Secara lebih rinci tujuan yang ingin dicapai adalah :
(1)   pasien dapat menjalani aktivitas normalnya, termasuk bermain dan berolahraga
(2)   gejala tidak timbul siang maupun malam hari
(3)   uji fungsi paru senormal mungkin, tidak ada variasi diurnal yang mencolok
(4)   kebutuhan obat seminimal mungkin dan tidak ada serangan
(5)   efek samping obat dapat dicegah agar tidak atau sesedikit mungkin timbul, terutama yang mempengaruhi tumbuh kembang anak
(6)   mencegah timbulnya serangan ulang
Sebelum memberikan pengobatan spesifik, beberapa prinsip umum pengobatan harus ditegakkan terlebih dahulu
(1)   asma adalah suatu keadaan menahun yang mengalami eksaserbasi. Pengobatan yang diberikan harus berkesinambungan, mampu menghilangkan keluhan, dan mencegah kekambuhan serta mampu menekan timbulnya proses peradangan menahun pada saluran napas
(2)   mencegah timbulnya eksaserbasi akut merupakan prinsip pengobatan yang amat penting, menghindari faktor pencetus bagi penderita yang alergi. Bagi kelompok yang toleransinya rendah terhadap latihan jasmani, serangan asma malam hari yang berulang, terutama penderita asm aringan sampai sedang, pemberian obat anti asma secara teratur merupakan hal yang mutlak, terutama obat-obatan yang mempunyai sifat anti radang
(3)   pengobatan asma harus didasarkan pada mekanisme patofisiologi yang menyebaban timbulnya serangan asma, yang ditekankan pada bagaimana timbulnya peradangan saluran pernapasan tersebut.
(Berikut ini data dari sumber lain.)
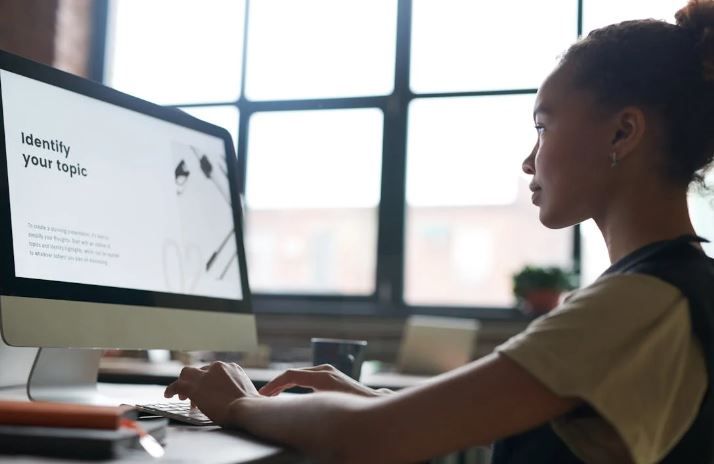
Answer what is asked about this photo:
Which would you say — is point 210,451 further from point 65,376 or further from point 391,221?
point 391,221

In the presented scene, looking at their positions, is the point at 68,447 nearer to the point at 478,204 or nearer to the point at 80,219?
the point at 80,219

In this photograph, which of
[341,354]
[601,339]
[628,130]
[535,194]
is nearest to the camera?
[601,339]

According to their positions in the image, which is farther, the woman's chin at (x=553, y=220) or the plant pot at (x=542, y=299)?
the plant pot at (x=542, y=299)

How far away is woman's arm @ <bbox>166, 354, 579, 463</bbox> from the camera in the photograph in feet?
2.27

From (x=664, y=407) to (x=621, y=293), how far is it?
0.11 meters

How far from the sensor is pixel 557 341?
716mm

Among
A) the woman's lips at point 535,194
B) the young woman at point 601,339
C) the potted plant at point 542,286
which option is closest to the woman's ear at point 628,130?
the young woman at point 601,339

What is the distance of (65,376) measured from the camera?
106 centimetres

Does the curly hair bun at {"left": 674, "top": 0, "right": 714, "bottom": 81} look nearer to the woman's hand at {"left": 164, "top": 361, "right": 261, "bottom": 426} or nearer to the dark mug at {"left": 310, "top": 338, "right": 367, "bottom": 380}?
the woman's hand at {"left": 164, "top": 361, "right": 261, "bottom": 426}

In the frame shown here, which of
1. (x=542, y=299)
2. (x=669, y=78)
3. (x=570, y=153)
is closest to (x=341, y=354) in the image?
(x=570, y=153)

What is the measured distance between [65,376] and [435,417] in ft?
1.89

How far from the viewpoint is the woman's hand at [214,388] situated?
857 mm

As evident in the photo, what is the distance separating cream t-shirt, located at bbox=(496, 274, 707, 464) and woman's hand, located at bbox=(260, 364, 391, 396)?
258 mm

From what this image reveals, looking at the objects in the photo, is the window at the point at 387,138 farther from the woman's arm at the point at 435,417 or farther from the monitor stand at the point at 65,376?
the woman's arm at the point at 435,417
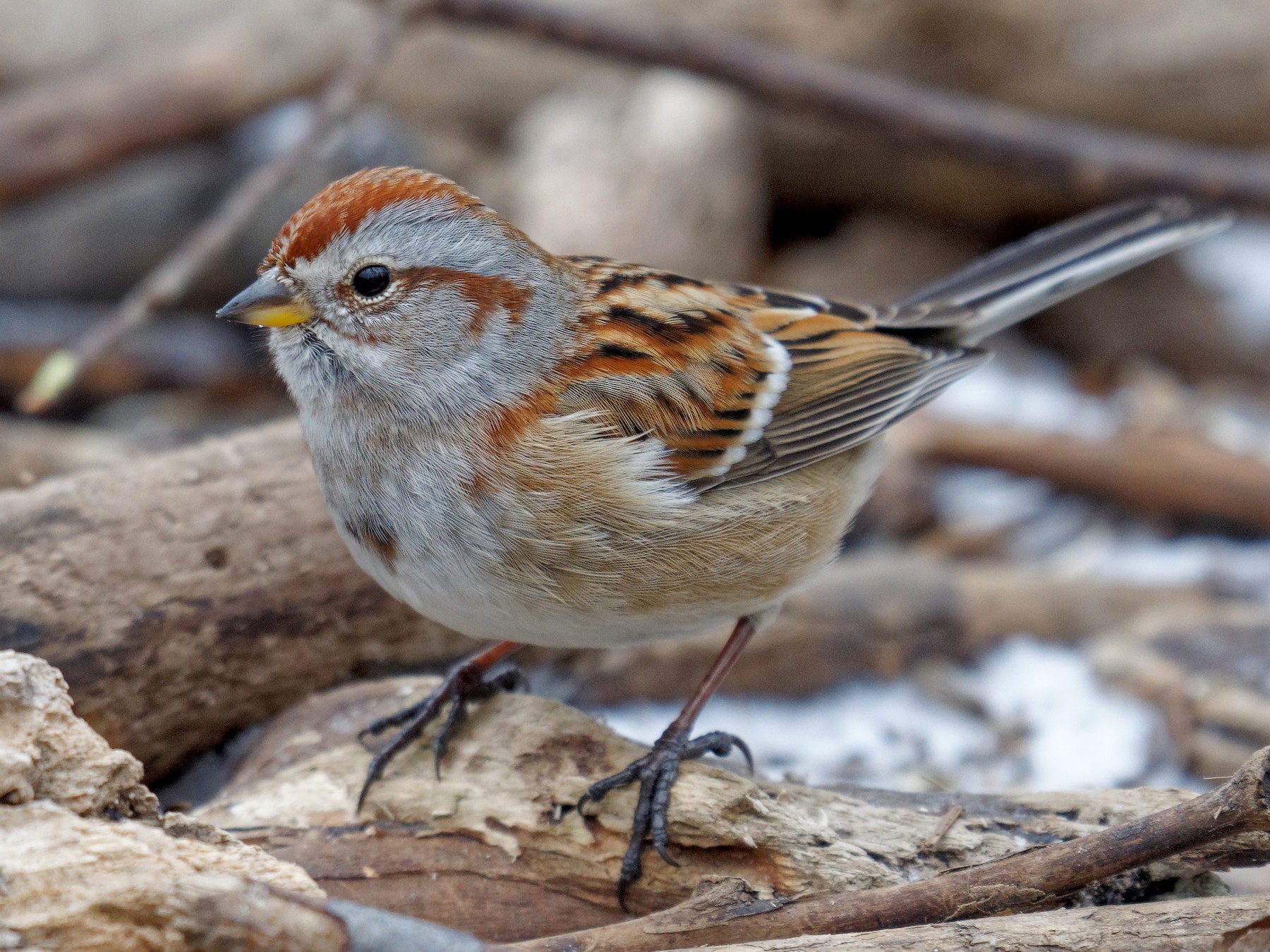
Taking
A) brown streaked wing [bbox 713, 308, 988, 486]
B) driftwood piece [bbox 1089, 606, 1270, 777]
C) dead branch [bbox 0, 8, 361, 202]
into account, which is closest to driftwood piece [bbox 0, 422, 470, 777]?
brown streaked wing [bbox 713, 308, 988, 486]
Bila demikian, maka pengobatan ini harus mampu menekan komponen-komponen keradangan yang menyebabkan timbulnya keluhan penderita. Jadi, yang diharapkan ialah bagaimana pengobatan tersebut dapat menekan timbulnya hyperresponsiveness saluran pernapasan dan mencegah timbulnya obstruksi yang tidak dapat pulih kembali (irreversible airway obstruction)
(4)   berkeyakinan bahwa pengobatan tersebut dapat menyembuhkan serangan eksaserbi akut sehingga dapat menghindari penyempitan saluran pernapasan lebih lanjut
(5)   pengobatan asma merupakan tindakan yang melibatkan banyak hal, antara lain penyuluhan (edukasi) penderita, pengawasan lingkungan, dan pemakaian obat-obatan guna mengawasi secara objektif perjalanan penyakit tersebut
Penatalaksanaan asma dibagi menjadi dua, yaitu secara medikamentosa dan non-medikamentosa. Secara optimal, pengobatan non-medikamentosa harus dilakukan pada penyakit asma, dan tindakan tersebut meliputi :
(1)   penyuluhan mengenai penyakit asma kepada keluarga
(2)   menjauhi bahan-bahan yang dapat menimbulkan serangan asma dan faktor pencetus timbulnya asma
(3)   imunoterapi berdasarkan kelayakan
penderita asma, sesuai dengan batasannya mempunyai kepekaan yang berlebihan pada saluran pernapasan. Oleh sebab itu, menjauhi paparan bahan iritan adalah mutlak. Bahan iritan dan alergen dapat menimbulkan keluhan akut dan juga meningkatkan hyperresponsiveness saluran pernapasan. Gas iritan yang tidak spesifik meliputi asap rokok, debu, bau yang berlebihan, polusi bahan pabrik dan polusi yang berasal dari lingkungan. Pada orang alergi, bahan-bahan tersebut dapat menimbulkan asma dan cara pencegahan yang paling baik ialah menghindari kontak dengan bahan-bahan tersebut. Pengobatan imunoterapi dapat diberikan.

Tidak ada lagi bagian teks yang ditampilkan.